Anyone with a heart who remembers the horror and carnage Adam Lanza inflicted on Sandy Hook Elementary School on December 14, 2012 will not forget it in their lifetime. For some, those who were there or were left bereaved, the event created unfathomably deep psychological scars; injuries that will never heal. They have our prayers for a measure of peace. But the survivors’ suffering does not render their desire to disarm law-abiding citizens inviolable. In fact, they’ve got it exactly backwards: civilians with firearms are the key to protecting innocent souls from murderous monsters like Lanza. Specifically . . .
If one of the teachers or administrators at Sandy Hook had been armed, they may have prevented or at least limited the sickening loss of life. This is not empty posturing by “gun nuts” or predictable propaganda from the NRA. Last year, TTAG conducted scientific simulations to gauge the potential effectiveness of an armed teacher in an active shooter scenario. Click here for our results.
The tests do not unequivocally prove that an armed teacher or teachers at Sandy Hook could have saved the lives of 20 children. No simulation can do that. There are too many variables. That said, a proper simulation at the school could have established the likelihood of that outcome. Newtown residents are not willing to contemplate that possibility; town officials ordered Sandy Hook razed to the ground.
This blindness to common sense – the unwillingness to confront the hard truth about self-defense and spree killing – led to unnecessary gun control laws in Connecticut. Laws that will create still more bloodshed, not less. And yet those who are most deeply affected by the killing continue their crusade (chronicled by newjerseyhills.com) to “strengthen” gun control laws.
Maura Sherlach Schwartz, a Deptford music teacher out of Gloucester County, whose mother, school psychologist Mary Sherlach, was one of six staffers, along with 20 6-year-old children, gunned down by a lone psychopath at Sandy Hook Elementary School in Newtown, Conn., on Dec. 14, 2012.
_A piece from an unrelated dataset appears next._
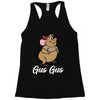 Gus Gus Gucci Parody Racerback Tank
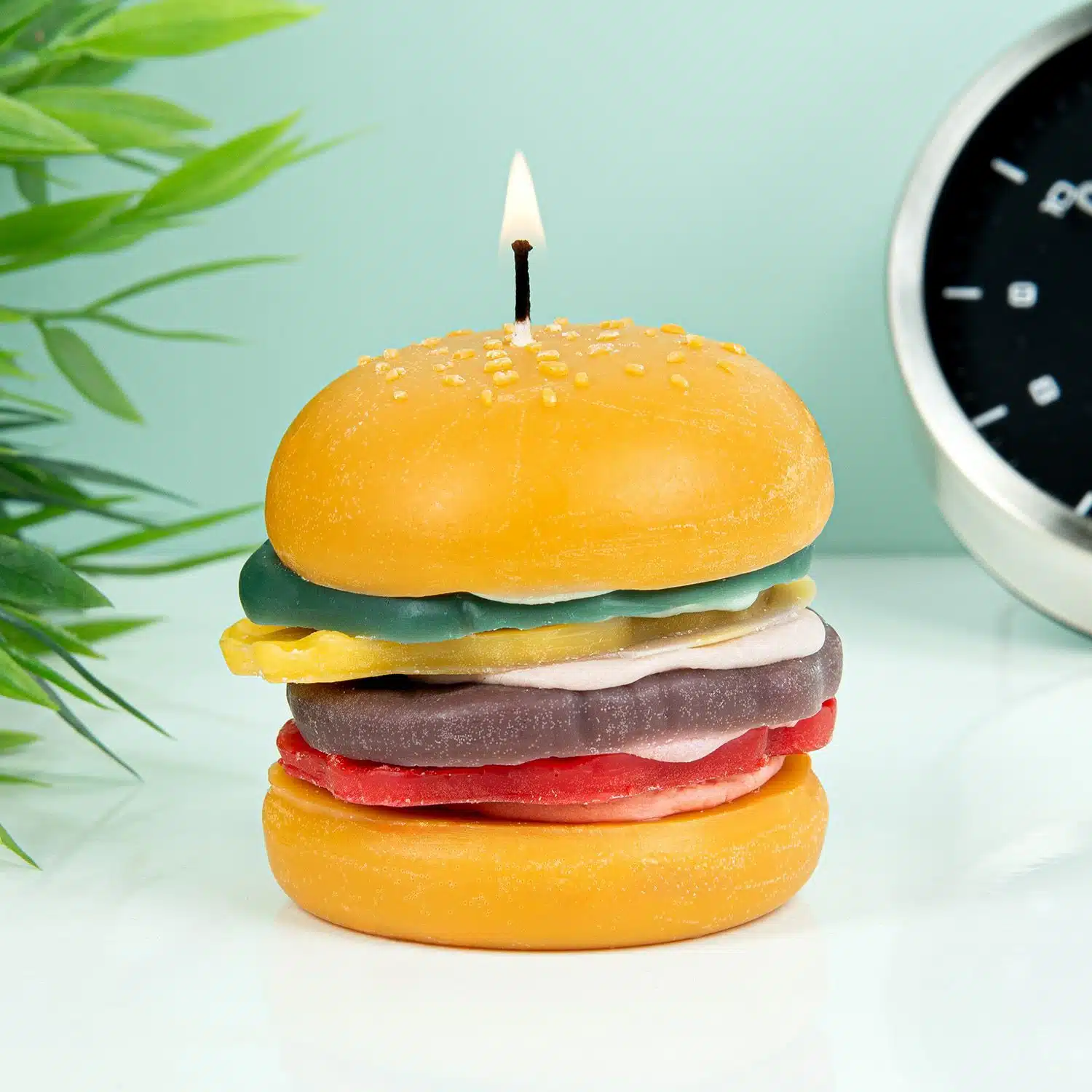 Hamburger Kerze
Mary Sherlach had been in a conference with a second-grade student, the student’s mother and Sandy Hook Elementary School Principal Dawn Hochsprung when the intruder arrived shooting out a window of the school. Both she and Hochsprung were gunned down trying to protect the students.
Schwartz is still reeling from events in Newtown. “My heroic mother ran to the intruder to stop him,” Schwarz said minutes before Team 26 arrived at Town Hall . . .
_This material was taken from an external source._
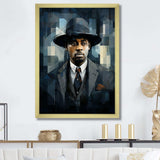 Gangsters American portrait - Fashion Canvas Wall Art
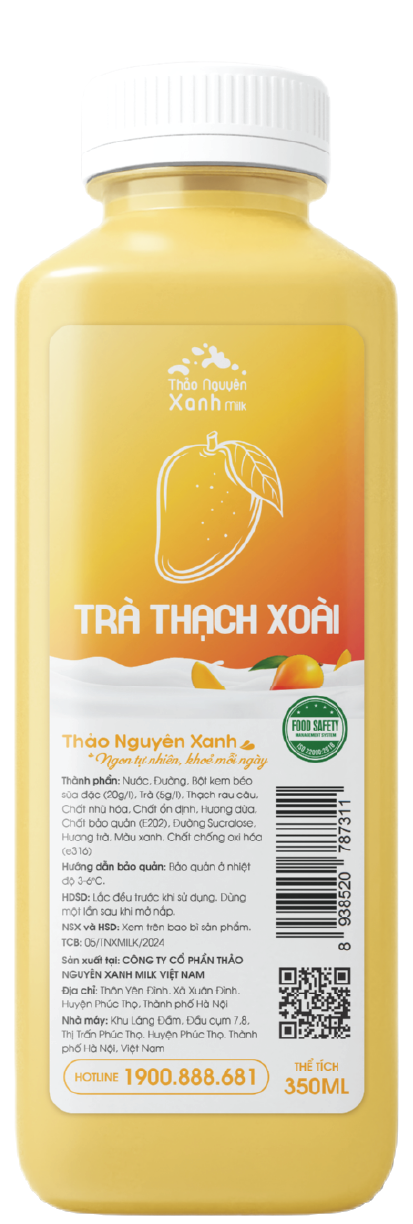Trà thạch xoài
“We should be able to walk down the street, go to work, or attend a movie, go to the mall and buy our groceries without the fear of a gun ending our life,” Schwartz told the gathering of about 70, fighting back tears the whole time.
“It’s easy to fall prey to the grief, the frustration, the anger, asking those unanswerable questions like, ‘How did this happen? Why Sandy Hook? Why my mom? What could have been done to prevent this? But the simple reality is, it did happen. And now, we as a country need to learn from it.
So close. So very close. Truth be told, it should have been a defensive gun use.